It was a quiet week for me, personal wise, apart from my rant at the beginning of the week (all ongoing, I’ll provide an update as soon as I have one. Suffice it to say, I am even more sympathetic to anyone who has been the victim of identity theft) and having a drink with my little friend, Hot Chocolate.
She’ll hate me for calling her that, but it’s quite a funny story. A couple of years ago, we were out in a bar in Covent Garden, having a quiet drink, minding our own business, not interfering with anyone. Hot Chocolate went up to the bar to get another bottle, and whilst there, an American chap started to talk to her. Actually, it was a bit more than talk; he took her hand in his and started stroking it, saying,
“Hot chocolate, I love hot chocolate.”
(Note to self: something vaguely creepy about that, I think.)
He proceeded to invite her to spend “some time with him,” but my little mate declined politely and came back over to our table with our wine. I dare say that the fact that he had extremely bad taste in suits had as much to do with that as my scintillating personality. It’s been a standing joke ever since. I blame Hot Chocolate for bearing her arms in public. That evening, at the beginning of last week, was peaceful and fun, and promised a good New Year.
Since then, of course, the world seems to have turned on its axis. People who know me will know that I am not a political animal. I have no desire to write a political blog. I take an interest in politics purely because it affects me, but I have never been on a political rally or been a member of any political party in my life. But like most people, I have been shocked and stunned by the events in Paris on 7 January 2015, and I want to express my condolences to the families of all who were murdered on that day.
I think that those people who don’t understand why we in the UK is showing such solidarity don’t understand the connection between what happened in Paris and what has happened here in the UK in earlier years (yes, I do mean 7 July 2005), the Twin Towers in America and other terrorist attacks across the world. There is most definitely a link and, in my opinion, all terrorists are worse than scum, but I do not approve of using bad language in my blog.
I don’t always like what is written in the press, nor do I always like some of the satirical cartoons drawn – see the Guardian on 7 January but I’m not putting the link in. I find some of them offensive, but I have the right to turn the page and not look at them any further. I’ll tell you what I’m not going to do about my displeasure. I am not going down to the Guardian offices and kill everyone who works there. If something annoys me, I write about it. Even if I don’t write it here, I write my feelings down (you never know when they might come in useful for a novel!). However much we may moan, here in the Western World, we are lucky enough to be able to pretty much say and do what we want. The pen is mightier than the sword and our right to freedom of speech is something to be defended, to the death in the case of Charlie Hebdo.

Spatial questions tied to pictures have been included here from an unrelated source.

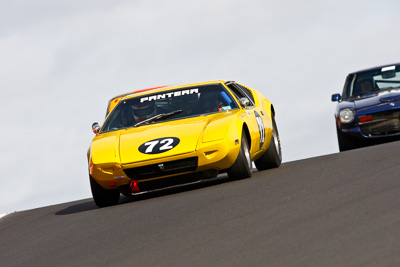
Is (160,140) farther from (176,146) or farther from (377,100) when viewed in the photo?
(377,100)

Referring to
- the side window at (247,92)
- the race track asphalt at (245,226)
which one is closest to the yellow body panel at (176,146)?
the race track asphalt at (245,226)

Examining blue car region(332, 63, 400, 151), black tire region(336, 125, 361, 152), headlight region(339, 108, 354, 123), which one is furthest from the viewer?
black tire region(336, 125, 361, 152)

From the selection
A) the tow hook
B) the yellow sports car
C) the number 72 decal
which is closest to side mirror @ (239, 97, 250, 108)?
the yellow sports car

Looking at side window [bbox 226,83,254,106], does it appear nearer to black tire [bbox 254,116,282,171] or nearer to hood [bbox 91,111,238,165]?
black tire [bbox 254,116,282,171]

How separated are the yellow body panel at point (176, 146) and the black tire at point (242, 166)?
0.29ft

Terrorism has nothing to do with religion. It uses religion as a front, a bit like a bookies or a restaurant might be used for money laundering. And when it drives a wedge between decent people of all races and religions it wins. So it is our duty, it is incumbent on all of us, to ensure that we don’t let the terrorists win, that we don’t turn against our neighbours and start to question the beliefs of people with different religions. At the risk of offending half the world, I have always thought that the major religions all teach the same thing: treat other people the way you want to be treated, don’t kill and don’t steal. I think that pretty much covers it and I apologise if I’ve missed anything, and offended anyone, that was not my intention.
Finally, I must just say a little thank you to Aman and her young male colleague (whose name I have forgotten) in my local Nationwide branch. They were lovely people to speak to, and very helpful and polite as well. I had a nice little chat. Please don’t think that I just pop into banks and building societies for a chat, that would just be silly, I had a legitimate reason for going in there, it just happened that I spent a bit longer than I had intended. It proves to me that there are still some truly lovely people in the world.